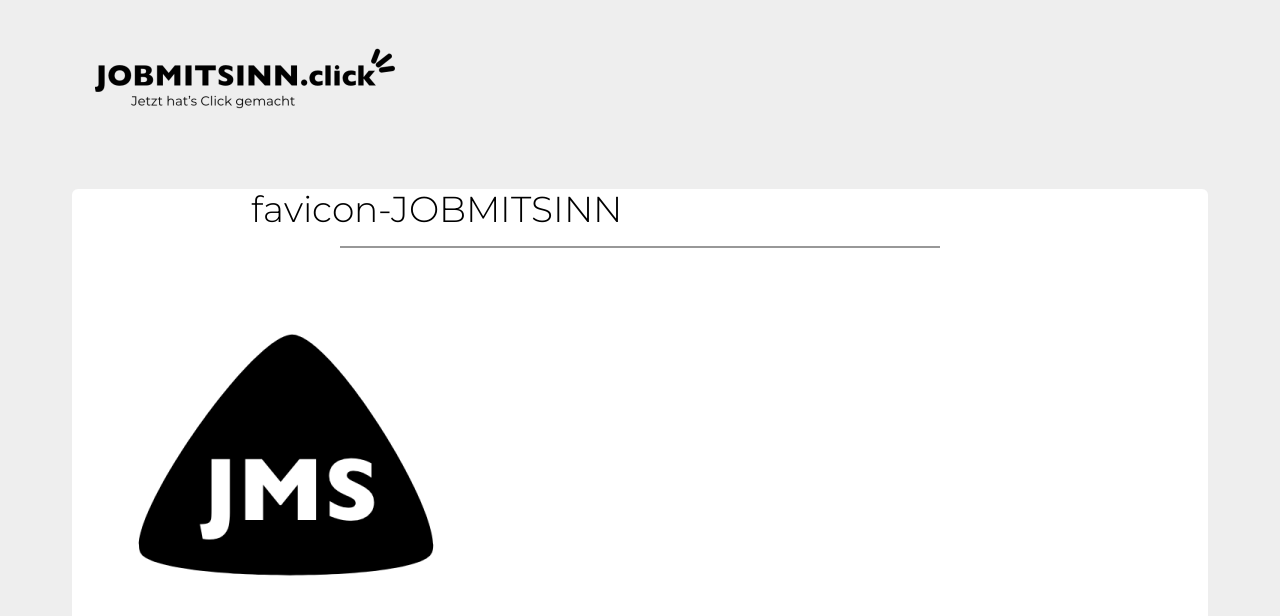

--- FILE ---
content_type: text/css
request_url: https://jobmitsinn.click/wp-content/plugins/twentig/dist/css/twentytwentytwo/style.css?ver=1.9.4
body_size: 1031
content:
html{box-sizing:border-box}*,*::after,*::before{box-sizing:inherit}:root{--wp--custom--typography--font-size--huge:clamp(2rem,4vw,2.75rem);--wp--custom--typography--font-size--gigantic:clamp(2.25rem,6vw,3.25rem);--wp--custom--typography--font-size--colossal:clamp(2.5rem,8vw,6.25rem);--wp--preset--font-size--xx-large:var(--wp--custom--typography--font-size--huge);--wp--custom--spacing--outer:clamp(1.25rem,5vw,80px)!important;--wp--custom--spacing--tw-margin-medium:60px}.has-xx-large-font-size{font-size:var(--wp--custom--typography--font-size--huge)!important}.has-xxx-large-font-size{font-size:var(--wp--custom--typography--font-size--gigantic)!important}.has-xxxx-large-font-size{font-size:var(--wp--custom--typography--font-size--colossal)!important}ol,ul{padding-inline-start:1.2em}body .entry-content .wp-block-columns + :where(.wp-block-columns){margin-top:48px}.entry-content .wp-block-post-template .wp-block-columns{row-gap:32px}.has-background:is(p,h1,h2,h3,h4,h5,h6){padding:20px 24px}figure{margin:0}figure:is(.wp-block-image,.wp-block-embed) figcaption{margin-top:1em;font-size:0.875rem}.wp-block-pullquote{font-weight:700;font-size:var(--wp--preset--font-size--large);padding:60px 0}.wp-block-pullquote.has-background{padding:min(40px,6.5vw)}.wp-block-pullquote blockquote{margin:0}.wp-block-pullquote p{margin-bottom:1.5rem}.wp-block-pullquote cite{display:block;font-size:min(0.8125em,var(--wp--preset--font-size--small));font-style:normal;text-transform:none;line-height:1.3}.wp-block-quote cite{font-size:min(0.8125em,var(--wp--preset--font-size--medium))}.wp-block-quote p{margin-bottom:min(1em,1.5rem)}blockquote > :first-child{margin-top:0}blockquote > :last-child{margin-bottom:0}.wp-block-separator.has-background{opacity:1}.wp-block-post-template.is-flex-container .wp-block-post-excerpt{margin-top:1.25rem}.wp-block-social-links.has-small-icon-size.is-style-logos-only{font-size:19.2px}.wp-block-query-pagination-numbers .page-numbers{padding:0 6px}.wp-block-post-comments .comment-metadata{font-size:.8125em;margin-bottom:1.25rem}.wp-block-post-comments .commentlist .comment p{line-height:1.6;margin:0 0 0.875em}.wp-block-post-comments .reply{margin-bottom:2rem}.comment-awaiting-moderation{font-size:0.875em;display:block;margin-bottom:0.875em}.comment-reply-title small{display:block;font-size:1.5rem;margin-top:1.25rem}ol.wp-block-latest-comments{padding-inline-start:0}.wp-block-latest-comments__comment-excerpt p{line-height:1.5;margin:0.5em 0 1.5em}.wp-block-search.wp-block-search__button-inside .wp-block-search__inside-wrapper,.wp-block-search__input{padding:0.5rem 1rem}.wp-block-search.wp-block-search__button-inside .wp-block-search__inside-wrapper .wp-block-search__input{padding-inline-start:0;border-radius:0!important}input[type="search"]::-webkit-search-cancel-button{display:none}.wp-block-navigation .wp-block-navigation-link.is-style-tw-button-outline a:hover,.wp-block-post-terms:is(.is-style-tw-outline, .is-style-tw-outline-pill) a:hover,.wp-block-tag-cloud:is(.is-style-outline,.is-style-tw-outline-pill) a:hover{opacity:0.8}.wp-block-navigation .wp-block-navigation-link.is-style-tw-button-fill a:hover{opacity:0.9}:is(.wp-block-image,.wp-block-embed) figcaption{max-width:var(--wp--style--global--content-size);margin-inline:auto}.wp-block-gallery .wp-block-image figcaption{max-width:none}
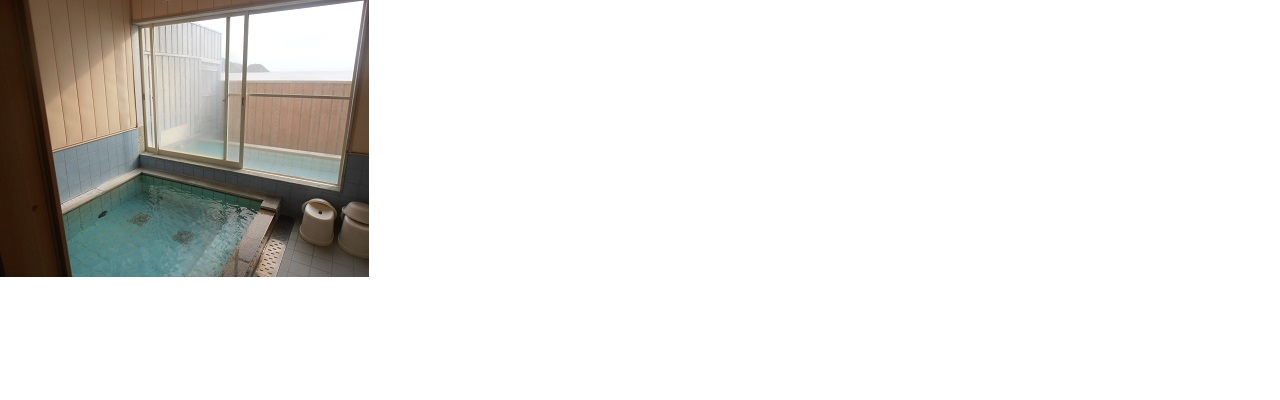

--- FILE ---
content_type: text/html; charset=UTF-8
request_url: https://reson-ltd.co.jp/diary/index.php?imagepopup=2/20160910-P1010007.JPG&width=369&height=277&imagetext=
body_size: 458
content:
<!DOCTYPE HTML PUBLIC "-//W3C//DTD HTML 4.01 Transitional//EN" "http://www.w3.org/TR/html4/loose.dtd">

<html>
<head>
<title></title>
<style type="text/css">
img { border: none; }
body { margin: 0px; }
</style>
</head>

<!-- image content -->
<body onblur="window.close()">
<a href="javascript:window.close();"><img src="https://reson-ltd.co.jp/diary/media/2/20160910-P1010007.JPG" width="369" height="277" alt="" title="" /></a>
</body>

</html>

Assignment:
The task calls for every line of the material that contains the string "reson".

Output for this exercise:
request_url: https://reson-ltd.co.jp/diary/index.php?imagepopup=2/20160910-P1010007.JPG&width=369&height=277&imagetext=
<a href="javascript:window.close();"><img src="https://reson-ltd.co.jp/diary/media/2/20160910-P1010007.JPG" width="369" height="277" alt="" title="" /></a>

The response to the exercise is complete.